Tarımsal üretim hava koşullarının doğrudan etkisi altında olduğundan tarımda korumacı ve destekleyici politikalar uygulanmalıdır. Tam tersine sektör piyasa koşullarına terk edilirse, özellikle olağanüstü hava koşularında, gerek üreticiler gerekse tüketiciler olumsuz etkilenir.
Olağanüstü hava koşuları mevcudiyetinde tarımda izlenecek veya izlenmekte olan serbest piyasa koşulları, uzun dönemde tarımsal ürün arzında dışa bağımlılığa yol açar. Hammadde ve temel girdi sağlayan bir sektör olarak sanayi sektörünü olumsuz etkiler. Diğer bir deyişle temel girdi bağlamında, dışa bağımlı bir sanayi sektörünün büyümesi, makro anlamda, kalkınmanın gerçekleşememesi demektir.
Üretici için tarımsal ürünün gerçek değerini bulabilmesi, serbest piyasa koşulları içinde mümkün değildir. Yani, üretici, geçerli piyasa fiyatından gerek ulusal gerekse uluslararası piyasada malını satarak karını maksimize edemez. Üretici tarımsal ürünün değerini bulabilmesi ya devletin doğrudan sektörü koruyucu-müdahale edici politikalar izlemesi ya da üreticilerin birlik ya da kooperatif eşliğinde örgütlenmeleri ile mümkündür. Örnek vermek gerekirse, fındık, tütün, şeker pancarı, pamuk gibi tarımsal ürünler için kooperatifleşme ve örgütlenme tarımda büyüme ve gelişmenin sağlanabilmesi için gerekli ve zorunludur.

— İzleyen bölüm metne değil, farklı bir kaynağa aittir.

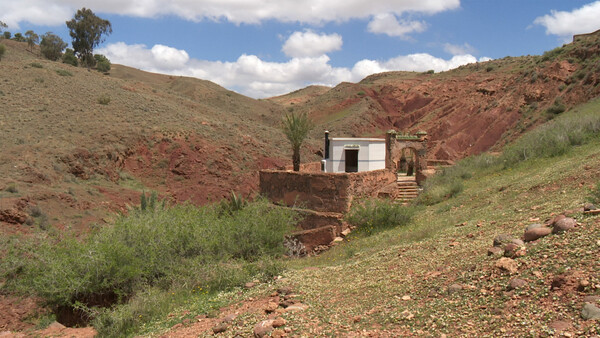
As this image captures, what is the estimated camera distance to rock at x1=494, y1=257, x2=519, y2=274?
4956 millimetres

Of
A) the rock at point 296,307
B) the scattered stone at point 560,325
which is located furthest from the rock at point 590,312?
the rock at point 296,307

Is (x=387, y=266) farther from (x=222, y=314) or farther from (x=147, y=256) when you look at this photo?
(x=147, y=256)

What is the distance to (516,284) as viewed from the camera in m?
4.62

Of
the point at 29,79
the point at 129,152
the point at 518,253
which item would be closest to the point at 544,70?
the point at 129,152

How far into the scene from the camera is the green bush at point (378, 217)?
42.5 feet

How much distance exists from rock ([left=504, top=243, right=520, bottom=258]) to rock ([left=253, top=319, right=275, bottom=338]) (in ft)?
10.6

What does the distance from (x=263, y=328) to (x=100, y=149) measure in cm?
Result: 2377

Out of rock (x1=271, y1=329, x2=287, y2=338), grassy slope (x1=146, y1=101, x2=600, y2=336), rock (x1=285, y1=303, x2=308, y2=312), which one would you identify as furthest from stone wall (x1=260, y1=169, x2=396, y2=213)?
rock (x1=271, y1=329, x2=287, y2=338)

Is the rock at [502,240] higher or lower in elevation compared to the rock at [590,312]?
higher

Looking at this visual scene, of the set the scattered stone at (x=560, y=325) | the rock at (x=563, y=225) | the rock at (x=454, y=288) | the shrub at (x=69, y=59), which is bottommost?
the rock at (x=454, y=288)

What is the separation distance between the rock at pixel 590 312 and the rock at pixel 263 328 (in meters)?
3.35

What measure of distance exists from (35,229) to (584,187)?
17023 millimetres

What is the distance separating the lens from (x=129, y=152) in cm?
2734

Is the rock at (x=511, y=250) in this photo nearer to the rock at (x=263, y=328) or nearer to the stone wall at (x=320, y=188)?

Türk tarımında, fındıkta durum nedir?

Tarım ürünlerinin yapısal özellikleri ve Türk tarım sektöründe izlenen politikalar nedeniyle,"Türk üreticisinin yetiştirdiği ürününü, gerçek değerinden daha düşük fiyatta ve zamanından önce satmasına, suiistimal edilmesine ve/veya zarar etmesine engel olmak amacıyla, Türk tarımında yasal düzenlemeler" yapılmıştır."Tarım Satış Kooperatifleri" bu düzenlemelerden biridir. Fındık üretimi, Karadeniz Bölgesi'nin tamamında, Marmara Bölgesi'nin bir kısmında piyasa için, bazı bölgelerimizde de geçimlik amaçla yapılmaktadır. Türkiye toplam dünya fındık talebinin yaklaşık %80'ini karşılamaktadır. Türk tarımında, fındık üretiminde 8 milyon kişi çalışmaktadır. Türkiye ekonomisi yıllık fındık ihracatından yaklaşık 2-2.5 milyar dolar gelir elde etmektedir. Fındık üretiminde %8 arz fazlası bulunmaktadır. Buna rağmen Türkiye uluslararası fındık fiyatının belirlenmesinde söz sahibi olmayıp, fındığın birim fiyatı Hamburg Borsası'nda (Türkiye'nin dışında) belirlenmektedir. Toplam fındık ihracatının %70'i, Avrupa çikolata-şekerleme-bisküvi sanayinin temel hammaddesi olarak Türkiye tarafından karşılanmaktadır.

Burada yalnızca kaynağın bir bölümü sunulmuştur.